Write out all the data again, exactly as it stands.

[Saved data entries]

****************************************

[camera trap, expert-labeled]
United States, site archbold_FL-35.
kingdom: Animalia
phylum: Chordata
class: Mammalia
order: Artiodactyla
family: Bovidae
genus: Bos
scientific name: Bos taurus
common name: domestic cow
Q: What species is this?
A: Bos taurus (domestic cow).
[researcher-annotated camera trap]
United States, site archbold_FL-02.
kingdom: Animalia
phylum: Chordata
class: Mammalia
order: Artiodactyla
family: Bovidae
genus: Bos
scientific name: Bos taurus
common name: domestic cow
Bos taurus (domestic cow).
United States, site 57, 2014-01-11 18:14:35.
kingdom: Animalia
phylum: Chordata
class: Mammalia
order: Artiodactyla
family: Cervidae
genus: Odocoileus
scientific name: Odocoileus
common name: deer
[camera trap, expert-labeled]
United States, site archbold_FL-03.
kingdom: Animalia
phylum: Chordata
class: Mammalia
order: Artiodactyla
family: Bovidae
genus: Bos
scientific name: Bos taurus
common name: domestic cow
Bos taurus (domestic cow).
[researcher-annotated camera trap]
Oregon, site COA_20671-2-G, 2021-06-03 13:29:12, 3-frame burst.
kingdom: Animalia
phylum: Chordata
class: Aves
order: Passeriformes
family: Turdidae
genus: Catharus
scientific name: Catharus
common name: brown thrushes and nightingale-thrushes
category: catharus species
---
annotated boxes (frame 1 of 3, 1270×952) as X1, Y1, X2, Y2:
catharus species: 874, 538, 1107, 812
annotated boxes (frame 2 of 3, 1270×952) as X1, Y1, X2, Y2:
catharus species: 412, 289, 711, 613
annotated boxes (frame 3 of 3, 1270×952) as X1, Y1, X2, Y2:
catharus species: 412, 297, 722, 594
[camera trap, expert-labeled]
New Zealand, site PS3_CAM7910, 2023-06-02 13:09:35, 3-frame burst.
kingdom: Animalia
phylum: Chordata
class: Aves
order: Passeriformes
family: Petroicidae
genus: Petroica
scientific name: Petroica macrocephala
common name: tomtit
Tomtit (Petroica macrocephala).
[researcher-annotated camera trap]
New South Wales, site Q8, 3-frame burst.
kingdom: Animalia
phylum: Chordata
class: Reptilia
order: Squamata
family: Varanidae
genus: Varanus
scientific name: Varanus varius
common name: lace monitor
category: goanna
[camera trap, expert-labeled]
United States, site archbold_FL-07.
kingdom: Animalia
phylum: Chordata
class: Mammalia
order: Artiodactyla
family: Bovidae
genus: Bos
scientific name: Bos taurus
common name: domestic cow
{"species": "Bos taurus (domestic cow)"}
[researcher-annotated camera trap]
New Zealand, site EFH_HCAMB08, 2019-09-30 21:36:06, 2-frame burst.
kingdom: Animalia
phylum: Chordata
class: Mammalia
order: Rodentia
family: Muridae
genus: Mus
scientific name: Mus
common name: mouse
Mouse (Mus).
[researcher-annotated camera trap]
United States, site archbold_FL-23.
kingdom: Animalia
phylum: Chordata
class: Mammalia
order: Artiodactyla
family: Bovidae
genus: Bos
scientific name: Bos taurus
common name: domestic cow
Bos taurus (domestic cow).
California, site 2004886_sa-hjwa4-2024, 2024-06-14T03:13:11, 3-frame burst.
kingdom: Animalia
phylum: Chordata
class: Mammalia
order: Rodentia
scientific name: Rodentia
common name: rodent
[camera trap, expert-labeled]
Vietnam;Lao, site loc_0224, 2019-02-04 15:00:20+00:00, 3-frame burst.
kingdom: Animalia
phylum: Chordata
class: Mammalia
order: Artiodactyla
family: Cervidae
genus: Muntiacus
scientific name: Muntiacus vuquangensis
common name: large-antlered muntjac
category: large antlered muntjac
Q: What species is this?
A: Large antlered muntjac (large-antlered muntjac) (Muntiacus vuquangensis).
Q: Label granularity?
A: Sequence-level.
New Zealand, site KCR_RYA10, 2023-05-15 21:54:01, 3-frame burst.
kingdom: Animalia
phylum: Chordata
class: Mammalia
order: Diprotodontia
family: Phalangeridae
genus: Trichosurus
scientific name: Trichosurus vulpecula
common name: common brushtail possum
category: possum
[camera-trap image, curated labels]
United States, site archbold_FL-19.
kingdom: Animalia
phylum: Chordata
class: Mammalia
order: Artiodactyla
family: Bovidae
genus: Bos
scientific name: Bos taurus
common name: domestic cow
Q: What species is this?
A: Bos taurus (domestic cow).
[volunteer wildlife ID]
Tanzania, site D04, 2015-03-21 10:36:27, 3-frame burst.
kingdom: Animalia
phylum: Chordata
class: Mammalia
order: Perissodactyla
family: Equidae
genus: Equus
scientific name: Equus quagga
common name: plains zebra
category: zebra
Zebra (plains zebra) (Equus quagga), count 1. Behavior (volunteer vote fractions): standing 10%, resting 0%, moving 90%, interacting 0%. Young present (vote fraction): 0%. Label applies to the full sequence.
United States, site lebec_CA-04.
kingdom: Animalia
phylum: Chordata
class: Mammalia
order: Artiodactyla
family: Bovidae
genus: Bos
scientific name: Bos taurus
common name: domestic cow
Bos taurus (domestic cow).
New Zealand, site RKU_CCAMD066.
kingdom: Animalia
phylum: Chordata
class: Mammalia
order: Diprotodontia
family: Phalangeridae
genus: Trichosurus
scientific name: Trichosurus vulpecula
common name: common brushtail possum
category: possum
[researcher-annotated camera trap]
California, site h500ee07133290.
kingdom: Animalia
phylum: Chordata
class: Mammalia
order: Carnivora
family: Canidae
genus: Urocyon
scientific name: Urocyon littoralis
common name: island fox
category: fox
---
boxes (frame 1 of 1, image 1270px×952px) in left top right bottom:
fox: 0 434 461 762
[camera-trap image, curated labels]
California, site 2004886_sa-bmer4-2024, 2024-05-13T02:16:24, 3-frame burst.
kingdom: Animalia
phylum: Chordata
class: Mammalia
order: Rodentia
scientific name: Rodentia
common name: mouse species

****************************************

Task output
[camera trap, expert-labeled]
United States, site archbold_FL-35.
kingdom: Animalia
phylum: Chordata
class: Mammalia
order: Artiodactyla
family: Bovidae
genus: Bos
scientific name: Bos taurus
common name: domestic cow
Q: What species is this?
A: Bos taurus (domestic cow).
[researcher-annotated camera trap]
United States, site archbold_FL-02.
kingdom: Animalia
phylum: Chordata
class: Mammalia
order: Artiodactyla
family: Bovidae
genus: Bos
scientific name: Bos taurus
common name: domestic cow
Bos taurus (domestic cow).
United States, site 57, 2014-01-11 18:14:35.
kingdom: Animalia
phylum: Chordata
class: Mammalia
order: Artiodactyla
family: Cervidae
genus: Odocoileus
scientific name: Odocoileus
common name: deer
[camera trap, expert-labeled]
United States, site archbold_FL-03.
kingdom: Animalia
phylum: Chordata
class: Mammalia
order: Artiodactyla
family: Bovidae
genus: Bos
scientific name: Bos taurus
common name: domestic cow
Bos taurus (domestic cow).
[researcher-annotated camera trap]
Oregon, site COA_20671-2-G, 2021-06-03 13:29:12, 3-frame burst.
kingdom: Animalia
phylum: Chordata
class: Aves
order: Passeriformes
family: Turdidae
genus: Catharus
scientific name: Catharus
common name: brown thrushes and nightingale-thrushes
category: catharus species
---
annotated boxes (frame 1 of 3, 1270×952) as X1, Y1, X2, Y2:
catharus species: 874, 538, 1107, 812
annotated boxes (frame 2 of 3, 1270×952) as X1, Y1, X2, Y2:
catharus species: 412, 289, 711, 613
annotated boxes (frame 3 of 3, 1270×952) as X1, Y1, X2, Y2:
catharus species: 412, 297, 722, 594
[camera trap, expert-labeled]
New Zealand, site PS3_CAM7910, 2023-06-02 13:09:35, 3-frame burst.
kingdom: Animalia
phylum: Chordata
class: Aves
order: Passeriformes
family: Petroicidae
genus: Petroica
scientific name: Petroica macrocephala
common name: tomtit
Tomtit (Petroica macrocephala).
[researcher-annotated camera trap]
New South Wales, site Q8, 3-frame burst.
kingdom: Animalia
phylum: Chordata
class: Reptilia
order: Squamata
family: Varanidae
genus: Varanus
scientific name: Varanus varius
common name: lace monitor
category: goanna
[camera trap, expert-labeled]
United States, site archbold_FL-07.
kingdom: Animalia
phylum: Chordata
class: Mammalia
order: Artiodactyla
family: Bovidae
genus: Bos
scientific name: Bos taurus
common name: domestic cow
{"species": "Bos taurus (domestic cow)"}
[researcher-annotated camera trap]
New Zealand, site EFH_HCAMB08, 2019-09-30 21:36:06, 2-frame burst.
kingdom: Animalia
phylum: Chordata
class: Mammalia
order: Rodentia
family: Muridae
genus: Mus
scientific name: Mus
common name: mouse
Mouse (Mus).
[researcher-annotated camera trap]
United States, site archbold_FL-23.
kingdom: Animalia
phylum: Chordata
class: Mammalia
order: Artiodactyla
family: Bovidae
genus: Bos
scientific name: Bos taurus
common name: domestic cow
Bos taurus (domestic cow).
California, site 2004886_sa-hjwa4-2024, 2024-06-14T03:13:11, 3-frame burst.
kingdom: Animalia
phylum: Chordata
class: Mammalia
order: Rodentia
scientific name: Rodentia
common name: rodent
[camera trap, expert-labeled]
Vietnam;Lao, site loc_0224, 2019-02-04 15:00:20+00:00, 3-frame burst.
kingdom: Animalia
phylum: Chordata
class: Mammalia
order: Artiodactyla
family: Cervidae
genus: Muntiacus
scientific name: Muntiacus vuquangensis
common name: large-antlered muntjac
category: large antlered muntjac
Q: What species is this?
A: Large antlered muntjac (large-antlered muntjac) (Muntiacus vuquangensis).
Q: Label granularity?
A: Sequence-level.
New Zealand, site KCR_RYA10, 2023-05-15 21:54:01, 3-frame burst.
kingdom: Animalia
phylum: Chordata
class: Mammalia
order: Diprotodontia
family: Phalangeridae
genus: Trichosurus
scientific name: Trichosurus vulpecula
common name: common brushtail possum
category: possum
[camera-trap image, curated labels]
United States, site archbold_FL-19.
kingdom: Animalia
phylum: Chordata
class: Mammalia
order: Artiodactyla
family: Bovidae
genus: Bos
scientific name: Bos taurus
common name: domestic cow
Q: What species is this?
A: Bos taurus (domestic cow).
[volunteer wildlife ID]
Tanzania, site D04, 2015-03-21 10:36:27, 3-frame burst.
kingdom: Animalia
phylum: Chordata
class: Mammalia
order: Perissodactyla
family: Equidae
genus: Equus
scientific name: Equus quagga
common name: plains zebra
category: zebra
Zebra (plains zebra) (Equus quagga), count 1. Behavior (volunteer vote fractions): standing 10%, resting 0%, moving 90%, interacting 0%. Young present (vote fraction): 0%. Label applies to the full sequence.
United States, site lebec_CA-04.
kingdom: Animalia
phylum: Chordata
class: Mammalia
order: Artiodactyla
family: Bovidae
genus: Bos
scientific name: Bos taurus
common name: domestic cow
Bos taurus (domestic cow).
New Zealand, site RKU_CCAMD066.
kingdom: Animalia
phylum: Chordata
class: Mammalia
order: Diprotodontia
family: Phalangeridae
genus: Trichosurus
scientific name: Trichosurus vulpecula
common name: common brushtail possum
category: possum
[researcher-annotated camera trap]
California, site h500ee07133290.
kingdom: Animalia
phylum: Chordata
class: Mammalia
order: Carnivora
family: Canidae
genus: Urocyon
scientific name: Urocyon littoralis
common name: island fox
category: fox
---
boxes (frame 1 of 1, image 1270px×952px) in left top right bottom:
fox: 0 434 461 762
[camera-trap image, curated labels]
California, site 2004886_sa-bmer4-2024, 2024-05-13T02:16:24, 3-frame burst.
kingdom: Animalia
phylum: Chordata
class: Mammalia
order: Rodentia
scientific name: Rodentia
common name: mouse species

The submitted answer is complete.